Le second, c’est la non-communication entre les équipes qui ont des points d’achoppement. L’exemple très classique : les développeurs et l’équipe produit/marketing. Quand ces personnes commencent à se mettre dessus, même gentiment sur Slack, il est temps de se poser des questions. Les développeurs ne rêvent que d’une chose : faire le produit qui fasse le plus kiffer les clients. Et l’équipe produit/marketing aussi. Si ces gens-là commencent à avoir des difficultés à prioriser les sujets, à délivrer, voire même à parler entre eux, alors vous vivez la fin de la super ambiance, et ça ne va pas aller en s’arrangeant.

Un autre symptôme classique, c’est les one-to-one. Observez vos équipes et les réunions qui se passent à 2. Une réunion à deux dans un univers sain est une réunion de travail, donc avec du papier, du tableau blanc, du jus de cerveau. Une réunion à deux sans ses éléments est très souvent une réunion “politique », du lobbying interne, des lamentations, ou du complot. Soyez attentifs au climat des pauses clopes, attentifs aux groupes de départs le soir, aux groupes dans les évènements d’équipe, et prêtez une attention toute particulière aux points à 2. Ne jetez pas la pierre à ceux qui les pratiquent, c’est un phénomène totalement normal. Constatez simplement un symptôme de disparition de votre esprit startup.

Le dernier dont je voudrais parler est le “besoin irrépressible de s’organiser”. Je me souviens de cette citation de Robert Margerit : « Le besoin d’organisation imprègne profondément l’esprit des hommes, même ceux qui prétendent vivre le plus anarchiquement, hors de toutes règles”. Ce besoin existe toujours. Mais pas avec la même intensité. Au début de l’aventure, on comble assez bien le besoin d’organisation, mais plus on avance, plus il grossit avec nous. Et parfois, malgré toutes les solutions que l’on peut mettre en place, il reste accroché à nos tripes et ne nous lâche pas. C’est un sentiment instinctif. Écoutez-le. Quand il nous fait écrire des to-do dans tous les sens, nous réveille la nuit, ou nous fait perdre notre concentration, alors il est vraiment temps d’agir.

Quelle solution ?

Une solution très classique consiste à se dire que l’on va prendre un “boss d’une grosse boite bien calé en management”, et lui donner le poste de COO, de directeur des opérations, parfois même de CEO. Très naturellement, on se dit que l’on est en train de devenir une “vraie” boite. Dans la très grosse majorité des cas, ça ne fait qu’accélérer la perte de l’esprit startup.

L’autre jour j’étais dans un salon de recrutement dédié aux startups. Je discutais avec une nana qui recrutait pour une boite qui dépasse maintenant les 70 employés.

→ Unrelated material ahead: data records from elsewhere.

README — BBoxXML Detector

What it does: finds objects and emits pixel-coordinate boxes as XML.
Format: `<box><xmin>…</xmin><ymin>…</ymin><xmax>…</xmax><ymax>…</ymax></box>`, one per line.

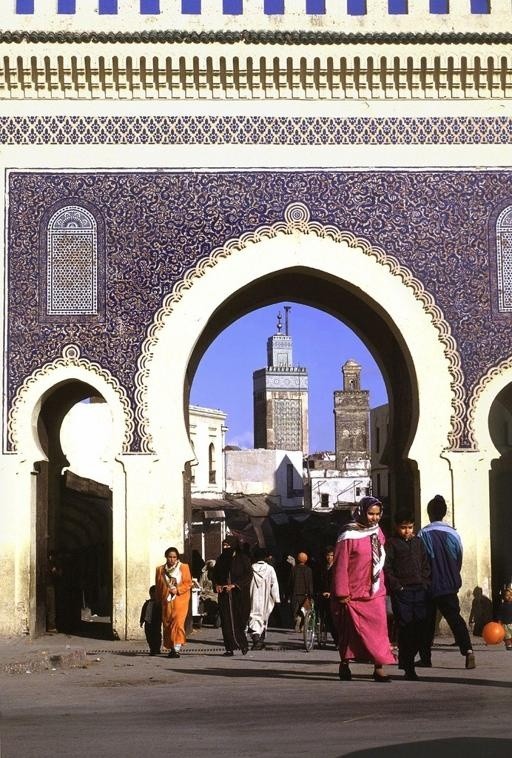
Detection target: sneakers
<box><xmin>169</xmin><ymin>652</ymin><xmax>180</xmax><ymax>658</ymax></box>
<box><xmin>339</xmin><ymin>668</ymin><xmax>351</xmax><ymax>680</ymax></box>
<box><xmin>414</xmin><ymin>659</ymin><xmax>433</xmax><ymax>668</ymax></box>
<box><xmin>223</xmin><ymin>640</ymin><xmax>265</xmax><ymax>656</ymax></box>
<box><xmin>465</xmin><ymin>652</ymin><xmax>476</xmax><ymax>669</ymax></box>
<box><xmin>374</xmin><ymin>672</ymin><xmax>390</xmax><ymax>682</ymax></box>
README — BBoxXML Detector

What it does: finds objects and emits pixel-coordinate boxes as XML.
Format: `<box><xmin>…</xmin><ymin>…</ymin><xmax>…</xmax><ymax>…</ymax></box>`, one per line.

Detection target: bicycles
<box><xmin>296</xmin><ymin>592</ymin><xmax>328</xmax><ymax>651</ymax></box>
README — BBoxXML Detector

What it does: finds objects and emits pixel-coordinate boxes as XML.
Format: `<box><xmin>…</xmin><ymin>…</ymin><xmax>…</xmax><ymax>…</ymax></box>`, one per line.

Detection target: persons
<box><xmin>191</xmin><ymin>551</ymin><xmax>313</xmax><ymax>634</ymax></box>
<box><xmin>154</xmin><ymin>546</ymin><xmax>194</xmax><ymax>659</ymax></box>
<box><xmin>208</xmin><ymin>535</ymin><xmax>251</xmax><ymax>660</ymax></box>
<box><xmin>382</xmin><ymin>507</ymin><xmax>430</xmax><ymax>682</ymax></box>
<box><xmin>415</xmin><ymin>491</ymin><xmax>477</xmax><ymax>672</ymax></box>
<box><xmin>497</xmin><ymin>587</ymin><xmax>512</xmax><ymax>653</ymax></box>
<box><xmin>311</xmin><ymin>544</ymin><xmax>340</xmax><ymax>652</ymax></box>
<box><xmin>248</xmin><ymin>550</ymin><xmax>283</xmax><ymax>652</ymax></box>
<box><xmin>138</xmin><ymin>583</ymin><xmax>163</xmax><ymax>655</ymax></box>
<box><xmin>328</xmin><ymin>492</ymin><xmax>399</xmax><ymax>682</ymax></box>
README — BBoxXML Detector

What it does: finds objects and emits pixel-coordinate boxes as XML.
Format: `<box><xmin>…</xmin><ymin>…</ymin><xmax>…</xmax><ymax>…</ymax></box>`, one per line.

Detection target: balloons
<box><xmin>482</xmin><ymin>621</ymin><xmax>505</xmax><ymax>645</ymax></box>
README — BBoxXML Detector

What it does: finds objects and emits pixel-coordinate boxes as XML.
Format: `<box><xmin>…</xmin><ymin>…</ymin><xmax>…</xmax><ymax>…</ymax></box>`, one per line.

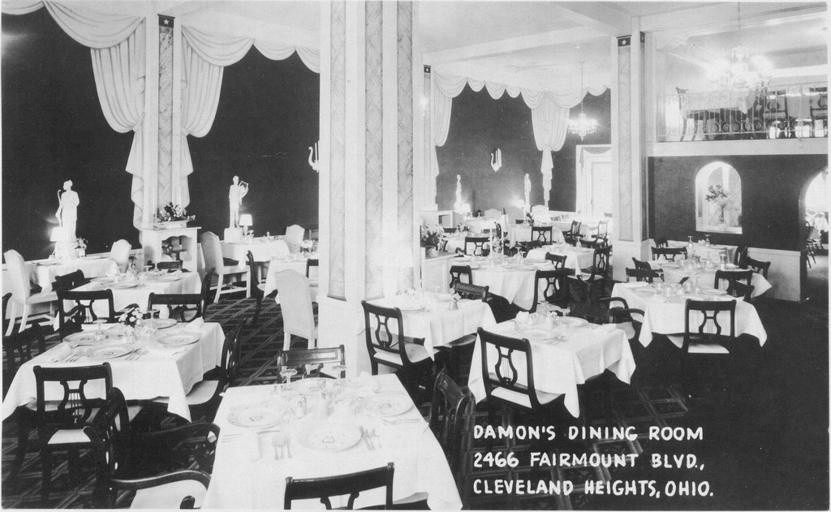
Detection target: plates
<box><xmin>88</xmin><ymin>276</ymin><xmax>110</xmax><ymax>284</ymax></box>
<box><xmin>113</xmin><ymin>282</ymin><xmax>136</xmax><ymax>289</ymax></box>
<box><xmin>86</xmin><ymin>343</ymin><xmax>134</xmax><ymax>360</ymax></box>
<box><xmin>355</xmin><ymin>389</ymin><xmax>415</xmax><ymax>419</ymax></box>
<box><xmin>161</xmin><ymin>271</ymin><xmax>181</xmax><ymax>282</ymax></box>
<box><xmin>302</xmin><ymin>420</ymin><xmax>365</xmax><ymax>450</ymax></box>
<box><xmin>157</xmin><ymin>316</ymin><xmax>177</xmax><ymax>328</ymax></box>
<box><xmin>61</xmin><ymin>332</ymin><xmax>97</xmax><ymax>346</ymax></box>
<box><xmin>156</xmin><ymin>332</ymin><xmax>201</xmax><ymax>346</ymax></box>
<box><xmin>228</xmin><ymin>400</ymin><xmax>286</xmax><ymax>430</ymax></box>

En lui demandant comment l’équipe vivait la croissance, elle me répondait, d’ailleurs assez tristement, que l’esprit du début s’effilochait, et qu’ils ressemblaient maintenant à une vraie boite. Qu’il ne fallait pas en être triste, que c’est normal en grossissant de perdre cet esprit.

On parle très souvent dans la presse de ces startups qui ont si bien réussi leur croissance. En deux mois on valorise Blablacar au-dessus du milliard, CaptainTrain se fait racheter quasiment 200 millions, et Criteo court devant. Dans chacune d’elle, l’esprit startup est encore là !

Garder cet esprit et réussir sa croissance, ça va ensemble !

Pourquoi l’esprit startup se taille la route quand l’équipe grossit ? Le management et l’organisation sont des sujets très souvent négligés dans les premières phases des startups. On parle ici de science molle. L’idée générale, c’est : « t’es bon ou tu ne l’es pas”, idée est très largement accentuée par le processus de levée de fonds. Si t’as réussi à lever, alors c’est que tu seras bon dans la gestion d’équipe, que ça va bien se passer. Je peux vous assurer que c’est loin d’être le cas. D’ailleurs, valider ses compétences managériales par un VC dont le métier est particulièrement solitaire, ce n’est pas très pertinent.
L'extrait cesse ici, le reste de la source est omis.